Lionel Galfré built a robust institute, enjoying an excellent image. That is not a surprise, but our statistics provide technical and scientific support to a very large public, and the use of our website, among other things, demonstrates this. IMSEE has become a reference, with a small staff: five people to date, and three being recruited. The production of IMSEE and its teams is really remarkable, I want to emphasise that. I hope we will be proactive for many studies, in all areas, to continue and enrich the work done by my predecessor.

What thrust do you want to give IMSEE? Are any new studies planned?

To support public policy, we provide statistical indicators to give a realistic view of the Principality, globally and in very specific areas.
In the medium term, we are working on a study in contact with the Committee for Promotion and Protection of Women’s Rights: domestic violence, male and female wage studies.
We will also study teenagers’ lifestyles, particularly with regard to addictions.
Another of our missions is to give a statistical culture to economic entities that hold data. In this way, in their work everyone will be aware of the importance of data, indicators, the way they are gathered and analysed.
Finally, I believe we need to strengthen the view of our work abroad: translate publications, participate in international symposia, create links with other statistics institutes.

The UN created World Statistics Day in 2015. In addition, the importance of data quality is highlighted constantly. Can you reassess this importance at the macroeconomic level, in  private or public areas?

Statistics now have a prominent position in governance. They provided clear, precise indicators covering all economic sectors of a country, and also aim to allow projections, notably through extrapolation.
In fact, it seems difficult to put development strategies in place if you cannot establish an objective state of play with reliable, measurable indicators, through statistics. So statistics make up the basis of elaboration for public policy.

In that respect, macroeconomic statistics can give an overview but must be coupled with microeconomic data. This combination is necessary for a clear and objective view of a situation or an economic player at a given time.

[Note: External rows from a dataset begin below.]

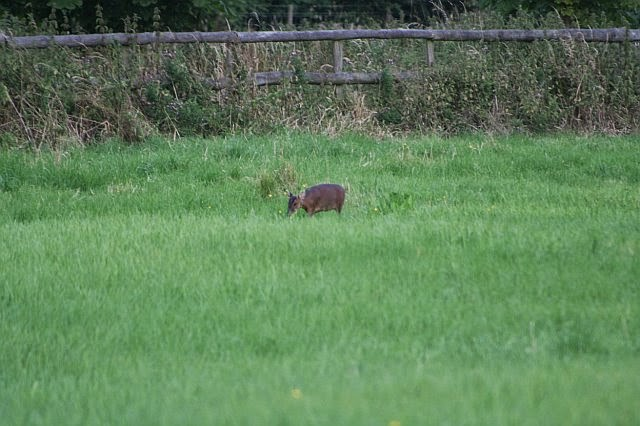 Woodhurst Wildlife Muntjac In The Grassfield - muntjac24.jpg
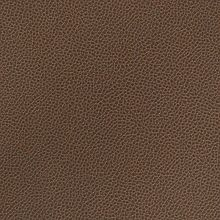 Silica Leather Mink Swatch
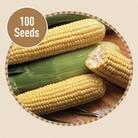 Sweetcorn Earlybird F1 100 Seeds
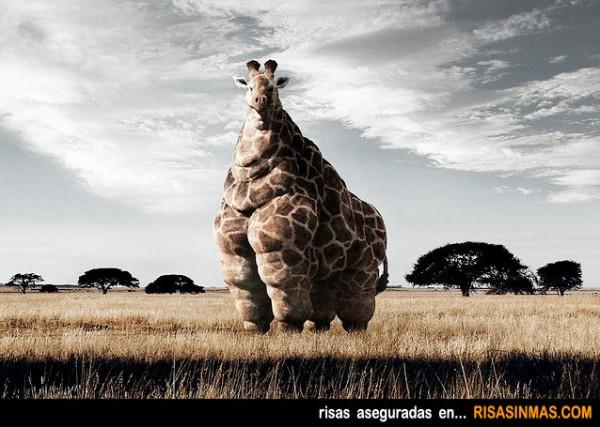 Jirafa obesa
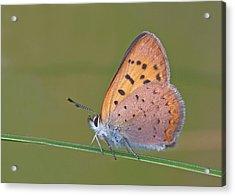 Dorcas Copper Acrylic Print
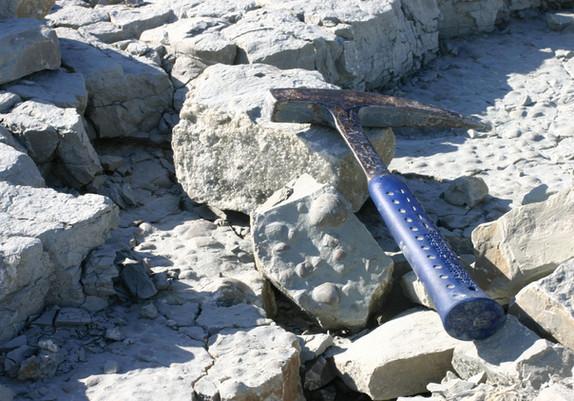 Fossilienfunde auf der geologischen Tour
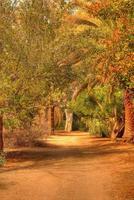 trilha na selva foto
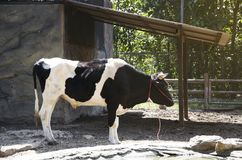 Eine Kuh Stockfoto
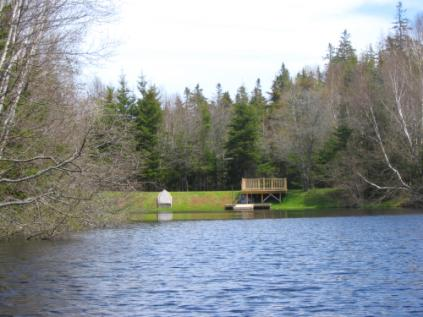 Forest & Stream Cottages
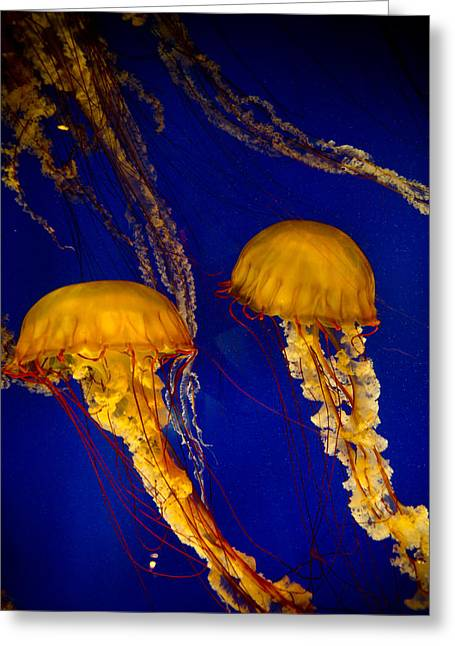 Two Jellyfish Greeting Card by Jessica Berlin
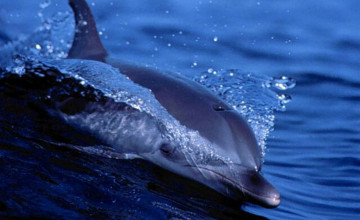 Bing Dolphin Wallpaper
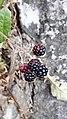 Rubusoj en Luksemburgo 02.jpg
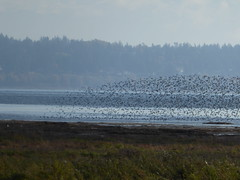 Dunlins (misiekmintus) Tags: vancouver bc britishcolumbia canada pacificnorthwest nature natur naturaleza przyroda birds birding birdwatching bird dunlin calidrisalpina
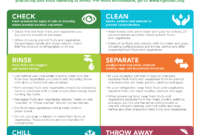 002 Fact Sheet Template Free Download Fearsome Ideas within Fact Sheet Template Microsoft Word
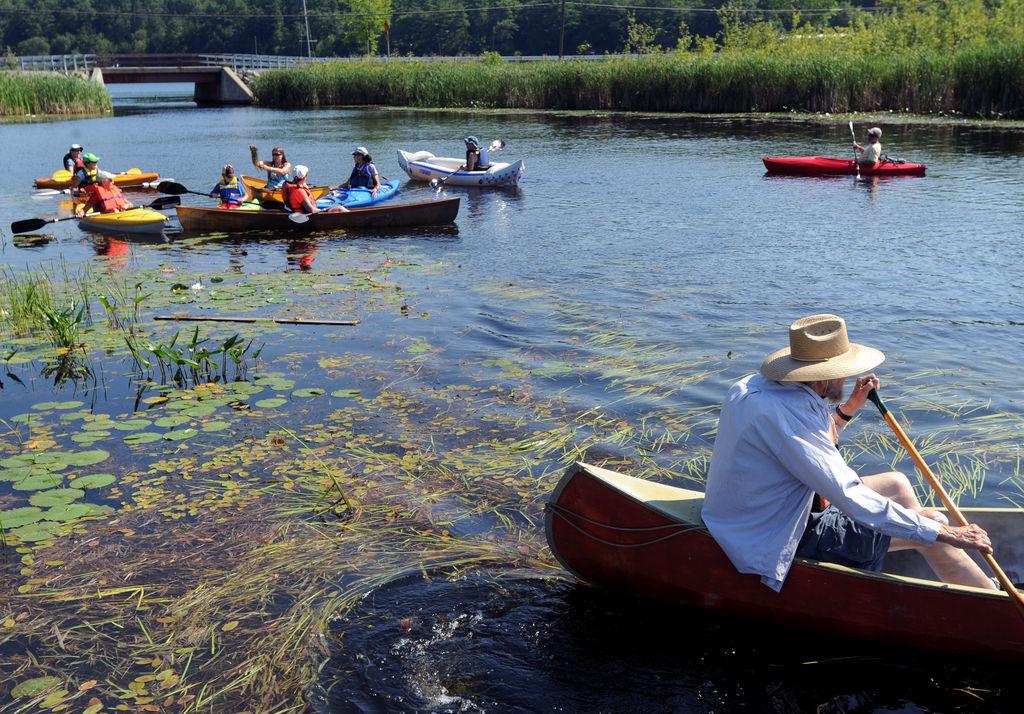 Adirondacks' invasive species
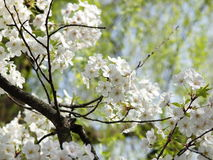 Sakura and Willow. Close up view of white sakura (cherry blossom) with green willow tree as background Stock Images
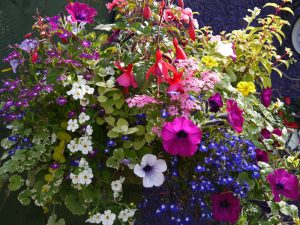 hanging baskets, mixed flowers, soft landscaping, Green Onion Landscaping, Stockton, darlington, Middlesbrough,landscapers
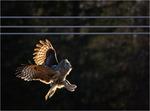 Lappuggla inför landning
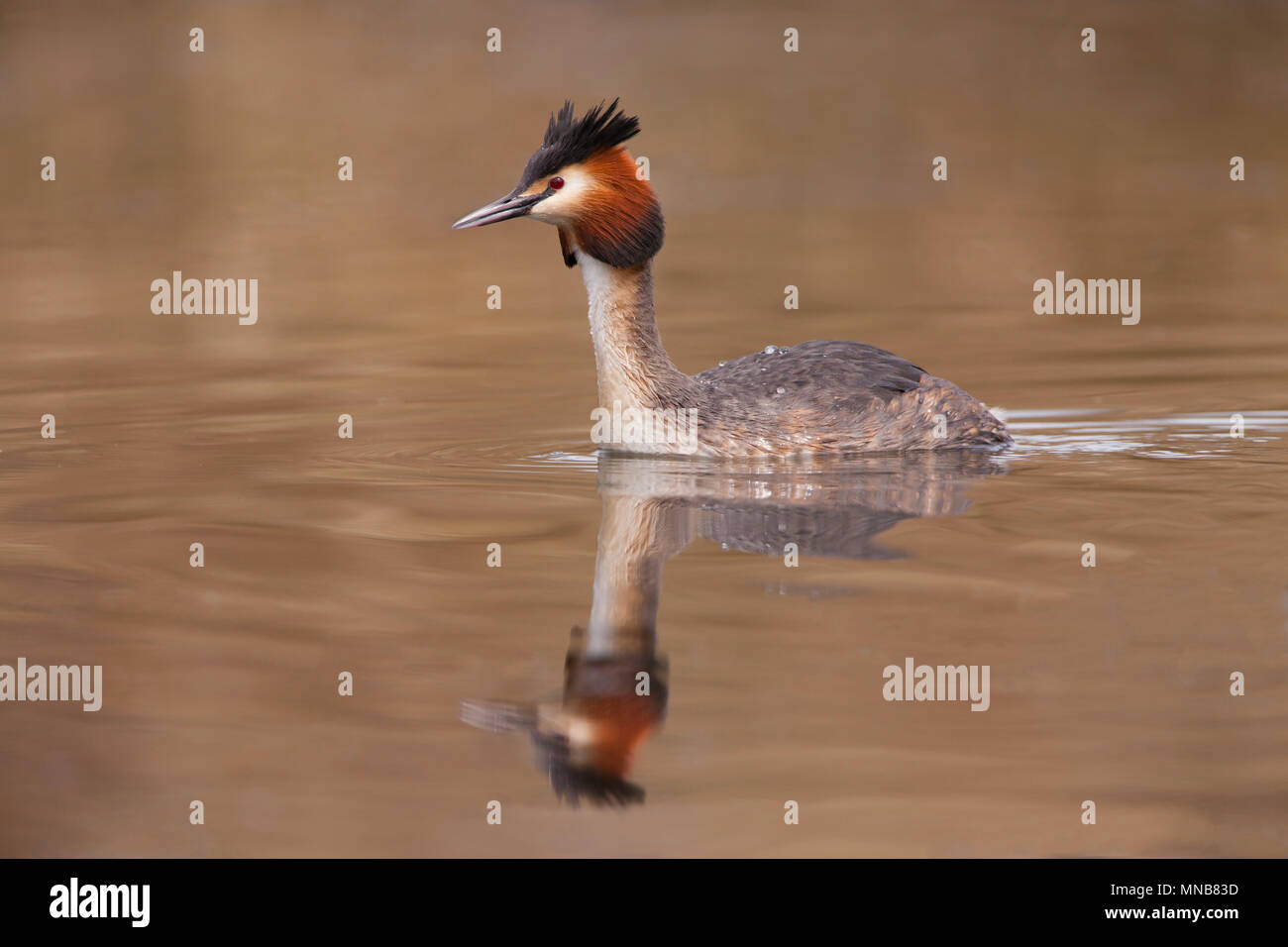 Great Crested Gebe swimming - Stock Image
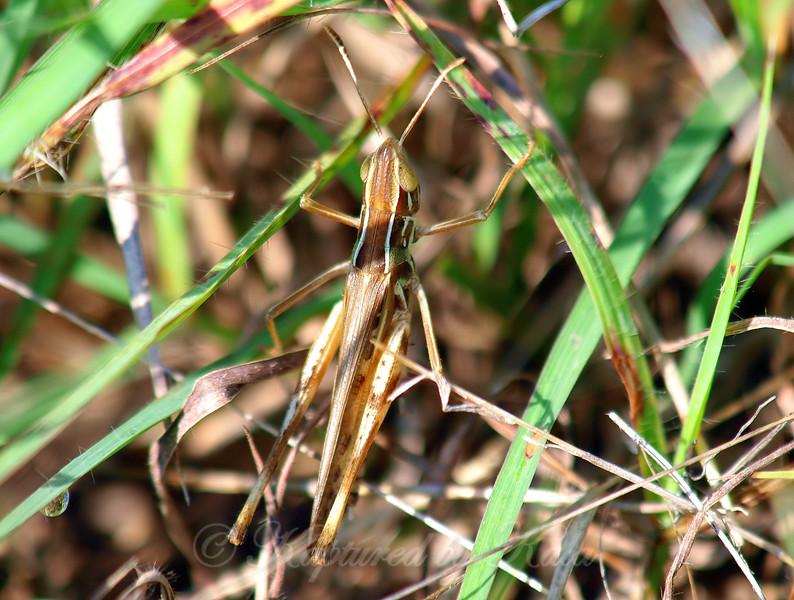 Male Admirable Grasshopper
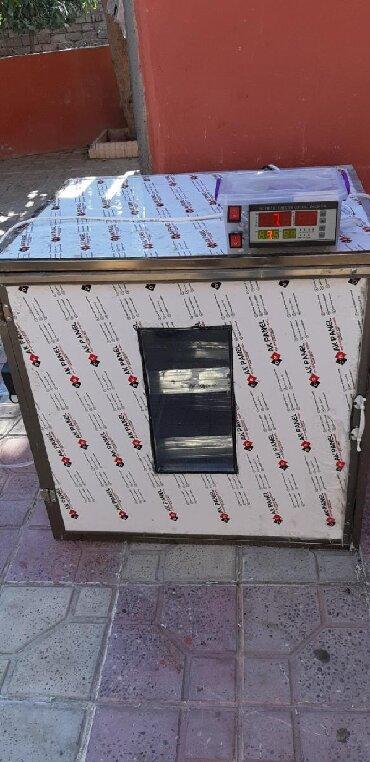 qirqovul satiram в Азербайджан: İnqbator toyuq qaz ördek hinduşka bildirçin qirqovul yumurtası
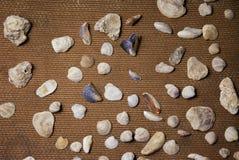 Achtergrond van shells wordt gemaakt die Royalty-vrije Stock Fotografie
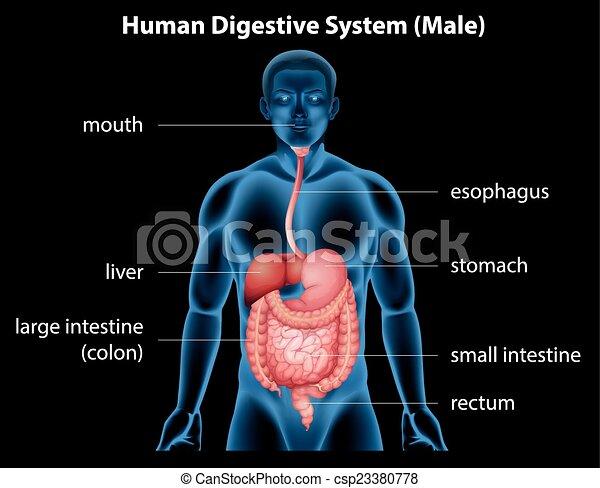 Human digestive system - csp23380778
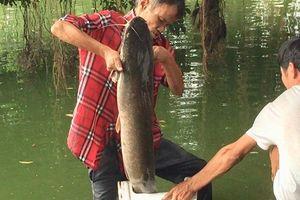 Clip: Ngang nhiên câu trộm cá trê khủng hàng chục kg ở Hồ Gươm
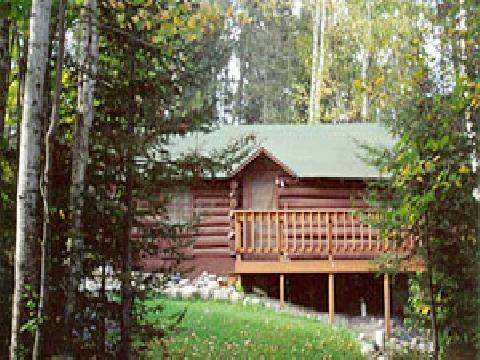 "Ranger Log Cabin  ""The Honeymoon Cabin"" - Image 1 - Ely - rentals"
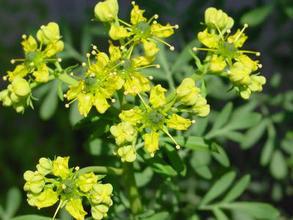 RUE - Perennial evergreen - 75 SEEDS
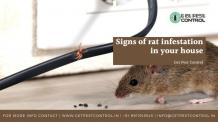 Signs of a rat infestation in your house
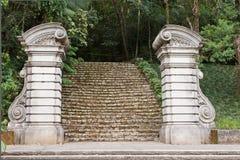 ogród botaniczny Paulo sao obrazy royalty free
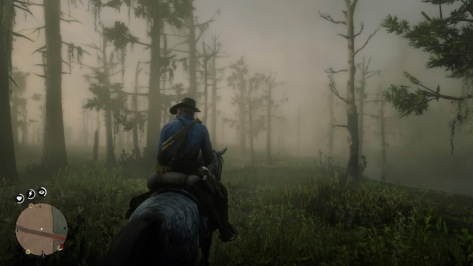Red Dead Redemption 2_20181108231927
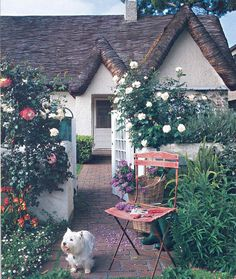 roof, puppies, california, cottages, hous, dog, place, garden, cottage style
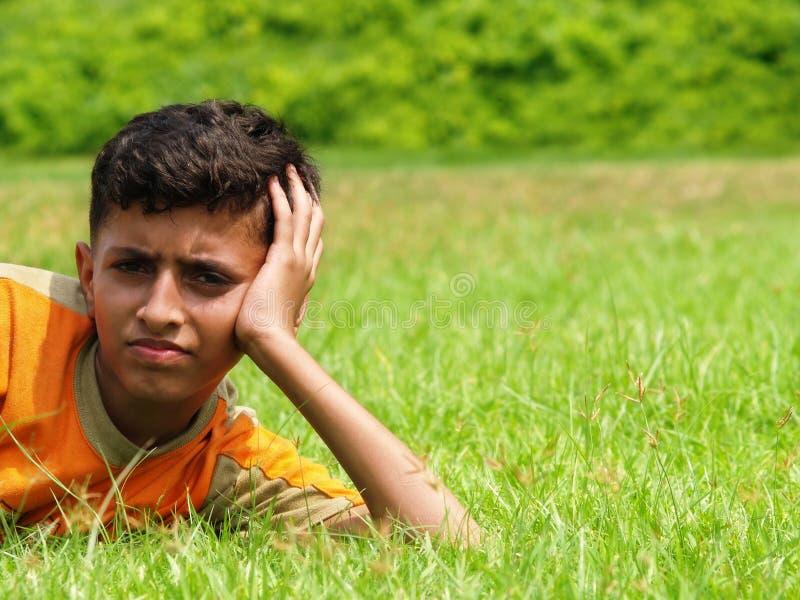 Menino asiático no prado fotografia de stock royalty free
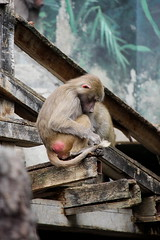 IMG_6719 (Claire-L) Tags: animal monkey skansen singe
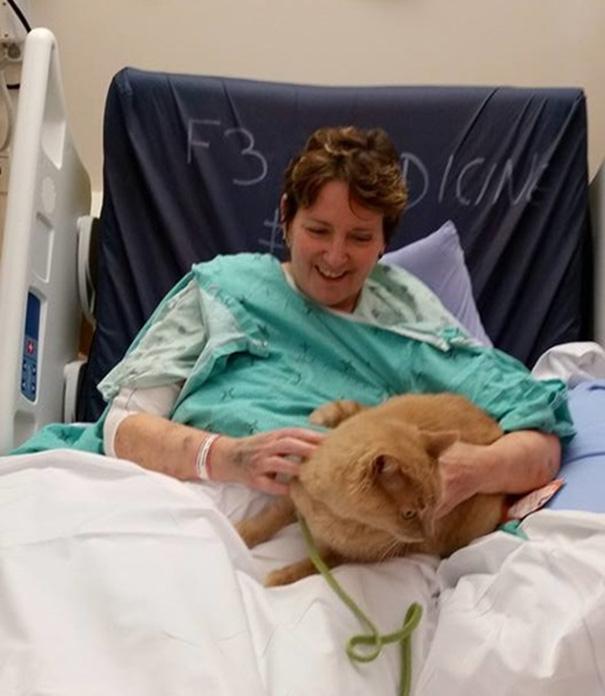 Больница позволяет пациентам видеться со своими питомцами, чтобы они быстрее выздоравливали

It must all be based on correctly structured, clear and reliable data. There are no good studies without good data. Henceforth, all players - whether public or private - must be made aware of the importance of having robust and good quality data.

With regard to the Finance sector, it is often said that residents have a limited percentage of their assets in Monaco. But there is nothing to prove this. Would it be possible to devise a study to validate – or invalidate – these assumptions?

To date, no such requests have been made to IMSEE, as such a study seems almost impossible to perform, given banking secrecy among other things.

The new studies IMSEE conducts are dependent on already planned studies and priorities, and are defined and validated by IMSEE’s Scientific Council. To date, no requests have been made for such a study so it has not been raised in Council.

Subject to Scientific Committee agreement and with the support, on this matter, of the Ministry of  Finance and Economy, we remain open to any support we can provide, to both private and public operators, in terms of studies and statistics related to the financial centre, on condition that they are feasible and of real interest to the Principality.